PITTSBURGH, February 20, 2007 – The Sudden Cardiac Arrest Foundation, a national nonprofit information clearinghouse dedicated to reducing death and disability from sudden cardiac arrest (SCA), has announced formation of the SCA Survivor Registry™. By collecting information such as the location of arrest, types of intervention and outcomes, the SCA Foundation hopes to identify variables and trends related to SCA survival and return to pre-arrest levels of functioning. In addition, survivors who opt to join the registry can indicate their interest in participating in survey research and efforts to increase public awareness, such as media interviews and community outreach.
“The purpose of the registry is to identify people who have survived sudden cardiac arrest and who would like to help others survive,” said Mary Newman, executive director of the SCA Foundation.

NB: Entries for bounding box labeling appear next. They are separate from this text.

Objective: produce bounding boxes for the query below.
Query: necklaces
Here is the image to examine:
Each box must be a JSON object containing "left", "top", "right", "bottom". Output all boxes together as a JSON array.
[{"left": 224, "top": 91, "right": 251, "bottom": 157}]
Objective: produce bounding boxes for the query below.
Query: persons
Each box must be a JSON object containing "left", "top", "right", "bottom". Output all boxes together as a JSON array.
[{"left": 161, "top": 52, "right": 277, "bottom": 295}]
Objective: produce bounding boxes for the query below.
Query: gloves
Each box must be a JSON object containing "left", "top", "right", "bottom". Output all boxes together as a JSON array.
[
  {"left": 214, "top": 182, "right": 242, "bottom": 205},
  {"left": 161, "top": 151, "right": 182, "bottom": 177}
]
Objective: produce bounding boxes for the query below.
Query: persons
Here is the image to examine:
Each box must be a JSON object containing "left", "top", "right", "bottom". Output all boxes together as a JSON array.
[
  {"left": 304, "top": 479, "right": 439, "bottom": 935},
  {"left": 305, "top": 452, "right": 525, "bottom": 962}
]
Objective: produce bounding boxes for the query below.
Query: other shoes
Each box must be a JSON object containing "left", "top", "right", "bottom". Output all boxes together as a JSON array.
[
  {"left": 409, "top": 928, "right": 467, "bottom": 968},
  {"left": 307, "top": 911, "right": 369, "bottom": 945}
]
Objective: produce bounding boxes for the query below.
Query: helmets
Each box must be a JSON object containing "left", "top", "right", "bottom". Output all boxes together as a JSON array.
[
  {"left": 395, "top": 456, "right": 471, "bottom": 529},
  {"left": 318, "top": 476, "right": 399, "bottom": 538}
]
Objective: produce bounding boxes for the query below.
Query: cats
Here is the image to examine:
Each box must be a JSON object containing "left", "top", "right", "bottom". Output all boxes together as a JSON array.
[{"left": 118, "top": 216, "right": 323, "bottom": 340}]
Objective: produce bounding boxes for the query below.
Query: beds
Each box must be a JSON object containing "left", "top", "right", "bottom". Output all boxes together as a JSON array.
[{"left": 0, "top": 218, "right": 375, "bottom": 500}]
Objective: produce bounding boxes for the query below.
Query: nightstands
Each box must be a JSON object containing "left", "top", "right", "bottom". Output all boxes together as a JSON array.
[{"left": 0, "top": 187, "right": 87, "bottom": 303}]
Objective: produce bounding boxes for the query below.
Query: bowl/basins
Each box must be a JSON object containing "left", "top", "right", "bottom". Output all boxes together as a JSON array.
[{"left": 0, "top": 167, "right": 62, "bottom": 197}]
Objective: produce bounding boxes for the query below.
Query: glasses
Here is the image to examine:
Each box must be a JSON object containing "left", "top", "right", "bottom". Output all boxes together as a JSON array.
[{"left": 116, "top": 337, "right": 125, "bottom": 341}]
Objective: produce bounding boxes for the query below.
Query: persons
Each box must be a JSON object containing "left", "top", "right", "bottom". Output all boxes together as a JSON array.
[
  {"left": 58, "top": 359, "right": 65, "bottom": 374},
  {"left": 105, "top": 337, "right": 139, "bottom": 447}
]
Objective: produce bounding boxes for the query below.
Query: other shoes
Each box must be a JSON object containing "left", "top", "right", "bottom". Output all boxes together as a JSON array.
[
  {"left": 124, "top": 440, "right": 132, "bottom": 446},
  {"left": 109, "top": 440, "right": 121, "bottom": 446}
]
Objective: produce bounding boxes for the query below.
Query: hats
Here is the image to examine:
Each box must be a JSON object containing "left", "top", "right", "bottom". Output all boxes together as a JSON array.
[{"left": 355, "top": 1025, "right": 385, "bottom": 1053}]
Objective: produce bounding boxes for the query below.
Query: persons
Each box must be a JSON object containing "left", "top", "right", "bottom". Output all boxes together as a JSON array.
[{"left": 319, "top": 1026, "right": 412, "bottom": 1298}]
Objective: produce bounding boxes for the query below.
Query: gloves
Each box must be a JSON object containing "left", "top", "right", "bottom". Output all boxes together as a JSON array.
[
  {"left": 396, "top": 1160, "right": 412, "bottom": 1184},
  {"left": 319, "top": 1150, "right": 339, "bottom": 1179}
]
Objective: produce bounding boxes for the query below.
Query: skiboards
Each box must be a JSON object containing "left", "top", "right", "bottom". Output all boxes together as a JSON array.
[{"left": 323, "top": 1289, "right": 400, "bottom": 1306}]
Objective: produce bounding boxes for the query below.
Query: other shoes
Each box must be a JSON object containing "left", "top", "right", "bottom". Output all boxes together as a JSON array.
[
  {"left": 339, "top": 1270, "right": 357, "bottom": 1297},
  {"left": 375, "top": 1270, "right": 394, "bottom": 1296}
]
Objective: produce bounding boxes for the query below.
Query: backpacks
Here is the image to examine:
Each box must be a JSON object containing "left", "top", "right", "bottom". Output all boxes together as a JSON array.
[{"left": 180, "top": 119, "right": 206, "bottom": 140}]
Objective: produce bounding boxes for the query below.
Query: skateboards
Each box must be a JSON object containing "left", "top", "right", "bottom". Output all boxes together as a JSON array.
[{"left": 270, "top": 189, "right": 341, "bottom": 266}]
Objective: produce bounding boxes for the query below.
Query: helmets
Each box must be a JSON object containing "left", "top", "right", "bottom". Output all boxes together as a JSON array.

SCA is a life-threatening condition that occurs when the heart suddenly stops beating effectively, often due to a disturbance in the heart’s electrical system. On average, about 1 out of 15 people who suffer SCA survive. To survive, a victim must receive effective cardiopulmonary resuscitation (CPR) and treatment with a defibrillator within minutes of collapse. Research shows that survival depends more upon how quickly care is rendered, than whether the caregiver was a lay bystander or a healthcare professional.
Edward M. Racht, MD, medical director for the City of Austin/Travis County (Texas) Emergency Medical System and leader of Take Heart Austin, encouraged Austin area survivors to join the SCA Survivor Registry™ at a survivor reunion held on Valentine’s Day in Austin. “The more we can work together on this important public health issue, the greater the chance that more lives will be saved,” said Racht, who serves on the SCA Foundation Board of Directors.
SCA survivors interested in participating in the SCA Survivor Registry™ are invited to contact the SCA Foundation at info [at] sca-aware.org or call 877-722-3475 (toll free) or 724-625-0025. Participation in the registry is free.
About Sudden Cardiac Arrest
Sudden Cardiac Arrest (SCA) is a leading cause of death among adults over the age of 40 in the United States and other countries. In the United States alone, approximately 250,000 people die every year from SCA, according to the Centers for Disease Control and Prevention. In fact, more people die each year from SCA than the number who die from colorectal cancer, breast cancer, prostate cancer, auto accidents, AIDS, firearms, and house fires combined. SCA also affects many young people. Approximately 10 percent of SCA events occur among people less than 40 years of age. On average, only one out of 15 of SCA victims survives.
About Take Heart Austin
Take Heart Austin is part of a new program, Take Heart America (www.takeheartamerica.org), which aims to increase survival from sudden cardiac arrest in three locations—Austin; Columbus, Ohio; and St. Cloud, Minn. Take Heart America brings together a wide variety of approaches that have been shown to help increase survival—from training people in CPR and use of automated external defibrillators (AEDs) to working with doctors, paramedics and hospital personnel on advanced resuscitation techniques and post-resuscitation care, including cooling to prevent brain damage.